▶ **Provided information**
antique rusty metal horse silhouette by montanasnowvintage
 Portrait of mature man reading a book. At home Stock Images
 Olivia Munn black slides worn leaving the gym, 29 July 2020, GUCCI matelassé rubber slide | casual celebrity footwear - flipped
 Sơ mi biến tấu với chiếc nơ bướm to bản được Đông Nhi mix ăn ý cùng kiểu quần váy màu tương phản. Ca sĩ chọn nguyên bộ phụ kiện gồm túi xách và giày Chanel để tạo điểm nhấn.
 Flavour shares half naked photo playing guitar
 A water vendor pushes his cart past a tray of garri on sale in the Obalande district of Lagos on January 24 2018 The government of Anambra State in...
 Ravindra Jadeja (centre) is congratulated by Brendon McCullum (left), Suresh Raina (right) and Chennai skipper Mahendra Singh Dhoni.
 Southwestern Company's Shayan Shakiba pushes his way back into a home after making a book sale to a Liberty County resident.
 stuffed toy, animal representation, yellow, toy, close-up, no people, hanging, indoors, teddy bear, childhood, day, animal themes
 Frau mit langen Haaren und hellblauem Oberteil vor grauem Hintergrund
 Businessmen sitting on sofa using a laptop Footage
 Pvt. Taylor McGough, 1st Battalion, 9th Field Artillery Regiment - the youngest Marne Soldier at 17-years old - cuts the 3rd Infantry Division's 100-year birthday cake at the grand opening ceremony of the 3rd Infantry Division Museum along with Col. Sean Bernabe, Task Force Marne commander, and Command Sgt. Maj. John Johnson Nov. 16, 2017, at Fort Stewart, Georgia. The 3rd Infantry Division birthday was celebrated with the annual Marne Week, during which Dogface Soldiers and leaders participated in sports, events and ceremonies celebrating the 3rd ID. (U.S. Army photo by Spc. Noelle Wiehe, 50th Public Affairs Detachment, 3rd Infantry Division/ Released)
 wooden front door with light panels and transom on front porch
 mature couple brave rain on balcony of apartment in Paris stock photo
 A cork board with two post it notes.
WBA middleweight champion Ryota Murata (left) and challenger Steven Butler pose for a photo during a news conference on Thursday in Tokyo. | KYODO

▶ **Work instructions**
Repeat back the listing above exactly, including every line.

▶ **Solution**
antique rusty metal horse silhouette by montanasnowvintage
 Portrait of mature man reading a book. At home Stock Images
 Olivia Munn black slides worn leaving the gym, 29 July 2020, GUCCI matelassé rubber slide | casual celebrity footwear - flipped
 Sơ mi biến tấu với chiếc nơ bướm to bản được Đông Nhi mix ăn ý cùng kiểu quần váy màu tương phản. Ca sĩ chọn nguyên bộ phụ kiện gồm túi xách và giày Chanel để tạo điểm nhấn.
 Flavour shares half naked photo playing guitar
 A water vendor pushes his cart past a tray of garri on sale in the Obalande district of Lagos on January 24 2018 The government of Anambra State in...
 Ravindra Jadeja (centre) is congratulated by Brendon McCullum (left), Suresh Raina (right) and Chennai skipper Mahendra Singh Dhoni.
 Southwestern Company's Shayan Shakiba pushes his way back into a home after making a book sale to a Liberty County resident.
 stuffed toy, animal representation, yellow, toy, close-up, no people, hanging, indoors, teddy bear, childhood, day, animal themes
 Frau mit langen Haaren und hellblauem Oberteil vor grauem Hintergrund
 Businessmen sitting on sofa using a laptop Footage
 Pvt. Taylor McGough, 1st Battalion, 9th Field Artillery Regiment - the youngest Marne Soldier at 17-years old - cuts the 3rd Infantry Division's 100-year birthday cake at the grand opening ceremony of the 3rd Infantry Division Museum along with Col. Sean Bernabe, Task Force Marne commander, and Command Sgt. Maj. John Johnson Nov. 16, 2017, at Fort Stewart, Georgia. The 3rd Infantry Division birthday was celebrated with the annual Marne Week, during which Dogface Soldiers and leaders participated in sports, events and ceremonies celebrating the 3rd ID. (U.S. Army photo by Spc. Noelle Wiehe, 50th Public Affairs Detachment, 3rd Infantry Division/ Released)
 wooden front door with light panels and transom on front porch
 mature couple brave rain on balcony of apartment in Paris stock photo
 A cork board with two post it notes.
WBA middleweight champion Ryota Murata (left) and challenger Steven Butler pose for a photo during a news conference on Thursday in Tokyo. | KYODO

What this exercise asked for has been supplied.